Все девочки, даже из других классов, стояли ровно на полпути между мной и Людовикой. Расстояние точное, до миллиметра.
Мне стоило всего лишь шагнуть в их сторону и сказать «Извини» этой жалкой коросте в углу, чтобы всё закончилось. Сестра Клематиде простила бы меня и поставила бы на этом точку. А мы все отправились бы на целый час в парк играть в «Колдунью, которая называет цвет», а потом репетировали бы спектакль для представления в конце учебного года.
Словно телефонный, прозвенел звонок на большую послеобеденную перемену.
Я огляделась. Меня окружали только два цвета: белые передники и серые покрывала сестёр-монахинь, дежурных по столовой.
«Никогда не нужно извиняться попусту».
Я привстала на пальцы. Но конечно, не как балерина.
По моему призыву все правые колени, а также некоторые левые опустились на пол.
– Колдунья… называет цвееееет…
Людовика в углу подняла голову. Сейчас я покажу ей, какого цвета дьявол.
Сёстры не успели ничего понять.
– Красный! – как можно громче крикнула я.
И словно сработало спусковое устройство.
В одно мгновение возле меня образовалась куча мала, и я видела только согнутые, движущиеся спины и множество рук, которые отталкивали друг друга, чтобы добраться до моей туфли. Не всем удавалось просунуть палец, чтобы коснуться её. Туфли у меня маленькие. Тридцать второго размера.
Ноэми, которая при случае умела так «растворяться», что становилась едва ли не прозрачной, и кто-нибудь поэтому всегда интересовался: «А куда делась Ноэми?», снова сделалась видимой, потому что зааплодировала.
Сёстры постепенно, одну за другой, оторвали от меня девочек. Но я же не кукуруза, я – колдунья.

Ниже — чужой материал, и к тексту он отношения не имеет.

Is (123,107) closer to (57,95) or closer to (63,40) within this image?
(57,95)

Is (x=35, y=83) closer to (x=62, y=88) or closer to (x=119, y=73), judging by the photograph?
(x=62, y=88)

– «Да, вот она, моя ошибка, из-за которой так страдаю я и никогда покой не обрету теперь!» – пропела я фразу из Мадам Баттерфляй.
– Конечно нет! – взревела взбешённая сестра Клематиде. – Лучше бы твоя бабушка подарила тебе туфли другого цвета!
Будь сестра Клематиде женщиной, у неё определённо оказался бы очень плохой вкус. Ей повезло, что она стала монахиней. Мужчина, который вздумал бы решать, жениться на ней или нет, сбежал бы от неё без оглядки. Я никогда не могла бы выйти замуж за человека, не умеющего выбирать. Будь он хоть самим Иисусом Христом.
Я насторожилась и прислушалась к словам невесты Господа.
Я проиграла, и поражение будет стоить мне распрекрасного наказания. Но народ за меня. Плебисцит.
Пока в школе случались подобные и многие другие события, дома совершенно ничего не происходило.
Но не в том смысле, что жизнь текла мирно и спокойно, напротив, стала ощущаться какая-то опасность.
Конечно, вспоминаются и отдельные радостные моменты после возвращения папы и мамы из России. Не только в тот вечер, когда они вернулись с двумя мешками каких-то невероятно приторных сладостей, каких я никогда в жизни не пробовала, но ещё и на следующее утро, когда увидели меня в белом переднике, собирающейся в школу, в доме царила по-настоящему праздничная атмосфера.
Они очень гордятся мною, сказали родители, потому что я решила пойти в школу. Моё невыносимо скучное усердие, какое они обнаружили в следующие дни, тоже послужило для них источником огромного удовлетворения.